Many of us take good vision for granted, but there are many eye-related medical conditions that can impact a person’s quality of life. Many of these issues are identified in children and can have an impact on their ability to learn. One issue that can have a significant impact on a child’s vision and ability to learn is ocular dysfunction.
About ocular dysfunction
There are six muscles that work collaboratively to control eye movement, and ocular dysfunction occurs when these muscles are not working properly. Almost everything you do requires good eye movement: reading, playing sports, depth perception and balance.
“If one’s oculomotor muscles are ineffective, he may have difficulty reading – he may easily lose his place or repeat sentences. People with this condition may also have difficulty with balance, depth perception, sports, or hand eye coordination. Virtually every task requires good control of eye movements,” says North Shore Pediatric Therapy.
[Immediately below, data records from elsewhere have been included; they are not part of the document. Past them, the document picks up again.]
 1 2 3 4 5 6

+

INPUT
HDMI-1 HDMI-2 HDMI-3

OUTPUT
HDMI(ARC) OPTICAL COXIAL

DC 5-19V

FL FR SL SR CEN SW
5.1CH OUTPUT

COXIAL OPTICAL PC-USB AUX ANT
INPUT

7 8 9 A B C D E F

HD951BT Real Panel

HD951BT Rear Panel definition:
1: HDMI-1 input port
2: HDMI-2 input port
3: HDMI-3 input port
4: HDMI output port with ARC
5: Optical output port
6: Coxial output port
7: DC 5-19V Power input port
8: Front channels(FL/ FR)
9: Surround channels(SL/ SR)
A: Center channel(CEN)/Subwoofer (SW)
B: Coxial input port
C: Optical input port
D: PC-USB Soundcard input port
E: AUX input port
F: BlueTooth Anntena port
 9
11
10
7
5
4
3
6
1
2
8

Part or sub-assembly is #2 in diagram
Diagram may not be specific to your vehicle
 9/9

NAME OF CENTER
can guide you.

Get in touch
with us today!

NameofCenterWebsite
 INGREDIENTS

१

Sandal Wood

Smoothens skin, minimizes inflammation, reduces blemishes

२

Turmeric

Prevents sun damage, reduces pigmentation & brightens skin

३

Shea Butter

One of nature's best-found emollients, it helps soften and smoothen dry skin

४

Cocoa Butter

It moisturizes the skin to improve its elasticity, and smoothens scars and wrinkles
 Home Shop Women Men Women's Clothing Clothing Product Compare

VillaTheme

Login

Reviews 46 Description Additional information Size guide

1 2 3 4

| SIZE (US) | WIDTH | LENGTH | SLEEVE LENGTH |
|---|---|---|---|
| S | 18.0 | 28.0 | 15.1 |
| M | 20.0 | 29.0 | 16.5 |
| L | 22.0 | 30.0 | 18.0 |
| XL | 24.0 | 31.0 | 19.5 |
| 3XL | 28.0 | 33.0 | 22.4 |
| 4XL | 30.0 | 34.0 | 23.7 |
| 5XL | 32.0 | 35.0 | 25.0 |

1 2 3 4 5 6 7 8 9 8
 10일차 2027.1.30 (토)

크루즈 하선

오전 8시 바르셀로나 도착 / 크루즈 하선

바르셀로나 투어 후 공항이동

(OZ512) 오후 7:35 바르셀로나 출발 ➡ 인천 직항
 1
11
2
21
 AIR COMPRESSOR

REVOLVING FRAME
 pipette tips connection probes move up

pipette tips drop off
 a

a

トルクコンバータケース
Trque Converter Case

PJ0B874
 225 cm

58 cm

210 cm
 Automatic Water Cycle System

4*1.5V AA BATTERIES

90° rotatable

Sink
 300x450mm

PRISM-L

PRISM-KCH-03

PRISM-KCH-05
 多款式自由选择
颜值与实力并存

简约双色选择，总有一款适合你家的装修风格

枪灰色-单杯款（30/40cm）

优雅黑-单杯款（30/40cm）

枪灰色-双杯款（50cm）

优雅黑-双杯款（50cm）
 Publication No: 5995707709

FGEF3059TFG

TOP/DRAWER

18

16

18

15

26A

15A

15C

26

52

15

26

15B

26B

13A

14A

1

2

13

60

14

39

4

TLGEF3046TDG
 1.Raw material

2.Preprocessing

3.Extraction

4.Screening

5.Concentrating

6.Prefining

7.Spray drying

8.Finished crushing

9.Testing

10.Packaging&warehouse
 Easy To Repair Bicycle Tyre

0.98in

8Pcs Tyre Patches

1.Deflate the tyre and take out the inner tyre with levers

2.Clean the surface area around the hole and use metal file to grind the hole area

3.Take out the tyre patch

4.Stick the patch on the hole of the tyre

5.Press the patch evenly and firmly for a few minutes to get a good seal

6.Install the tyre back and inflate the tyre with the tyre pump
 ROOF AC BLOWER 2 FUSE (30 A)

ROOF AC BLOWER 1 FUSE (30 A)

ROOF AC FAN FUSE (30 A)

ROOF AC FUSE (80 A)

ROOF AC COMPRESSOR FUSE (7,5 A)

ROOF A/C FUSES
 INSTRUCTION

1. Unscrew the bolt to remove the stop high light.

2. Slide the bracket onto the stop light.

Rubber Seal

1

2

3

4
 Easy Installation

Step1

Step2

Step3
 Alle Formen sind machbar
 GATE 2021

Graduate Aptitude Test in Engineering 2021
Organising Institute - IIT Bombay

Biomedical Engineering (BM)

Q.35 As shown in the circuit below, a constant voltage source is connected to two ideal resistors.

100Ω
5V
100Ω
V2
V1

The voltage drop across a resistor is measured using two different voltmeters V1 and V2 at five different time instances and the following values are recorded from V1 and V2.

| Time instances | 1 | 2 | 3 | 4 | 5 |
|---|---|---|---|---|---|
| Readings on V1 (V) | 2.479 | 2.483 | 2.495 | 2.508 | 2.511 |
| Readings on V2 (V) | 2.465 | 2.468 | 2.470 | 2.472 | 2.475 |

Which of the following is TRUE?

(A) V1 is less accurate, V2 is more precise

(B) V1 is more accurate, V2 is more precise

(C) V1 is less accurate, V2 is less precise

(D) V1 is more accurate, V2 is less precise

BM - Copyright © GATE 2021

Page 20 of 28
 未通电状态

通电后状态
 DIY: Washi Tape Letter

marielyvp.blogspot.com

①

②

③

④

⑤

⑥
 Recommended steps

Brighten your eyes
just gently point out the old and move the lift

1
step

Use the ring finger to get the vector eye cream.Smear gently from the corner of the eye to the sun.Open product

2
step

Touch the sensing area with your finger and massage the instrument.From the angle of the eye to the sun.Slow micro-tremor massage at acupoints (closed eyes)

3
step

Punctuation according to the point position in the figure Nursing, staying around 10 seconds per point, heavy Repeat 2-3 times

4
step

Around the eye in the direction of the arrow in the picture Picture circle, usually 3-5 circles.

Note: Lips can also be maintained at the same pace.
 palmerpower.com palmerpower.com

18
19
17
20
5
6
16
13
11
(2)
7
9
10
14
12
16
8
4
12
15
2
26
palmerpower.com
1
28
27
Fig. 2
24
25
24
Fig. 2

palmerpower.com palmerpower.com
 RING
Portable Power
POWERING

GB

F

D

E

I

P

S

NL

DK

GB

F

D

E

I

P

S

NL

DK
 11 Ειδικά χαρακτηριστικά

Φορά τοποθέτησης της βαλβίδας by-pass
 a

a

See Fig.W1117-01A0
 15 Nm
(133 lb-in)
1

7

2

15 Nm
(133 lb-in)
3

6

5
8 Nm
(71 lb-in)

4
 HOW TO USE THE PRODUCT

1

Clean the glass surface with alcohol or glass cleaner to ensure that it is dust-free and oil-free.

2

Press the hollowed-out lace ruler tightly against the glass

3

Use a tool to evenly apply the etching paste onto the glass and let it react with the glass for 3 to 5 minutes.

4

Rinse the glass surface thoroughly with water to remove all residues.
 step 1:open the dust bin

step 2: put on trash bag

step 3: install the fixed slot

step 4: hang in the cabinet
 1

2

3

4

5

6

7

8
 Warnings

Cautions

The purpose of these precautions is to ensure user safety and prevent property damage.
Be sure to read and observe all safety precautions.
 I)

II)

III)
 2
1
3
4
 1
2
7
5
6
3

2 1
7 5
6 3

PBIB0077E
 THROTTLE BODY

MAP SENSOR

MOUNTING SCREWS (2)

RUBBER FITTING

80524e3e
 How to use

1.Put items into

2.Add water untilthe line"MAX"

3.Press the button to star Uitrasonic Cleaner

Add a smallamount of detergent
The condition affects three key elements of proper eye function:
- Smooth pursuits: The ability to gaze and follow a moving object
- Saccades: The ability to move the eyes from one object to another
- Convergence/divergence: The ability to move the eyes inward and outward to see objects at different distances
This condition is common among people of all ages, and it can be caused by slow development or disease of the central nervous system. The good news is that it can be diagnosed with a simple eye exam.
Symptoms of ocular dysfunction
One of the difficulties in determining whether a child has ocular dysfunction (or other eye-related issues) is that it has a wide range of symptoms. They include:
- Spatial disorientation
- Trouble with visual attention
- Poor visual attention to detail
- Poor hand–eye coordination
- Poor visual memory
- Difficulty concentrating
If you notice these or any other eye-related issues in your child, take them to see an optometrist.
How ocular dysfunction can affect a child’s learning
Eye movement problems in children can affect their ability to learn, especially when it comes to reading. If a child cannot properly track word to word with their eyes, virtually all learning tasks – reading, writing and comprehension – will be negatively affected.
Children commonly have issues with:
- Concentrating on school work
- Copying from the chalkboard
- Following along accurately when reading
It is common for children with ocular dysfunction to appear as though they are not paying attention or not trying hard enough. They are also commonly misdiagnosed with other learning disabilities, such as attention deficit disorder or dyslexia. Misdiagnosis will only prolong the issue and could cause your child to fall behind in school. If you notice any of the signs described above, take your child in for an eye exam.